• Extrait de la page
· · · · ·

Les WC bouchés du nucléaire français

En physique, l’énergie est ce qui résulte du changement d’état d’un corps ou d’un système. Ce changement peut exister dans la nature ou être provoqué par l’homme...

En France l’avenir de la filière nucléaire ne cesse de faire débat. Tandis que le gouvernement actuel considère qu’il faut maintenir l’existant et construire de nouveaux réacteurs, une part importante de l’opinion pense qu’il faut la réduire, voire l’arrêter. Pourtant le lobby nucléaire français dispose d’une pléthore de communicants, d’experts et d’influenceurs appointés, pour défendre, auprès de l’opinion publique et de la classe politique, la cause de cette filière de production d’électricité. Mais leurs argumentations sont généralement peu convaincantes pour ceux qui s’intéressent un tant soit peu à la question : soit parce que leur discours manque de rigueur scientifique, que leur approche du problème reste partielle, ou parce qu’ils font plus appel aux affects qu’à la logique pour convaincre leur public.
Toutefois, une personnalité émerge dans le camp des pro-nucléaires : il s’agit de Jean Marc Jancovici, ingénieur polytechnicien, spécialiste de l’énergie et du climat. Ses talents de vulgarisateur et de pédagogue et  son argumentation étayée sur des faits scientifiquement validés, devraient nécessairement conduire ses interlocuteurs à partager ses conclusions : en France le nucléaire est un outil incontournable pour faire face au changement climatique et à la raréfaction des sources d’énergie fossile.
Mais voilà : si l’État ne peut pas tout, il en est de même pour la science …

Déchets nucléaires (Image par Dirk Rabe de Pixabay)

 

Présentation schématique de l’argumentation de Jean Marc Jancovici (1)

· · · · ·

• Travail demandé
(1) Les affirmations suivantes sont-elles conformes à l’extrait sur le nucléaire français ? Répondez par oui ou non pour chacune, en citant les mots exacts de l’extrait qui tranchent. (a) Le gouvernement actuel souhaite construire de nouveaux réacteurs. (b) Jean Marc Jancovici est présenté comme un opposant au nucléaire. (c) Le lobby nucléaire français manque de communicants.
(2) Poursuivez l’extrait sur le nucléaire français à partir de sa dernière ligne.

• Données brutes
· · · · ·

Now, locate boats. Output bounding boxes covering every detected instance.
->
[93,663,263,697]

· · · · ·

• Corrigé
(1)
(a) Oui : « le gouvernement actuel considère qu’il faut maintenir l’existant et construire de nouveaux réacteurs ».
(b) Non : « une personnalité émerge dans le camp des pro-nucléaires : il s’agit de Jean Marc Jancovici ».
(c) Non : « le lobby nucléaire français dispose d’une pléthore de communicants ».

(2)
  1. Depuis près de 2 siècles le passage de l’utilisation d’énergies renouvelables à celle des énergies fossiles associé à l’emploi croissant de machines, à permis à l’homme de multiplier ses capacités à transformer son environnement
  2. Cette dynamique exponentielle de croissance, qui a incontestablement amélioré les conditions de vie de l’humanité, a des conséquences économiques (création de biens et de services) ; politiques (cf. : possibilité d’un fonctionnement démocratique, remplacement des esclaves par des machines plus efficientes, plus rentables), etc.
  3. Jusqu’à présent la croissance du PIB est corrélée avec la croissance de la consommation d’énergie. Mais cette croissance économique, imaginée comme « structurelle de long terme », dépend essentiellement de 2 facteurs : les ressources disponibles et le travail “hommes/machines” qui permet de les exploiter
  4. Dans notre monde fini, les ressources fossiles, imaginées d’abord comme inépuisables, ont atteint un pic pour le pétrole et le gaz naturel lesquels tiennent avec le charbon une place largement prépondérante dans la fourniture d’énergie, Actuellement ces 2 ressources non renouvelables ont amorcé leur déclin : il est donc nécessaire de les remplacer si l’on veut maintenir, voire espérer développer le niveau de vie actuel.
  5. Mais l’exploitation de ces énergies carbonées que sont le charbon, le pétrole et le gaz naturel a généré la production massive de gaz à effets de serre, dont le CO², ce qui a provoqué un changement climatique irréversible à long terme (le CO², chimiquement inerte se résorbe très lentement : il faut 1000 ans pour baisser à 20% le CO² émis)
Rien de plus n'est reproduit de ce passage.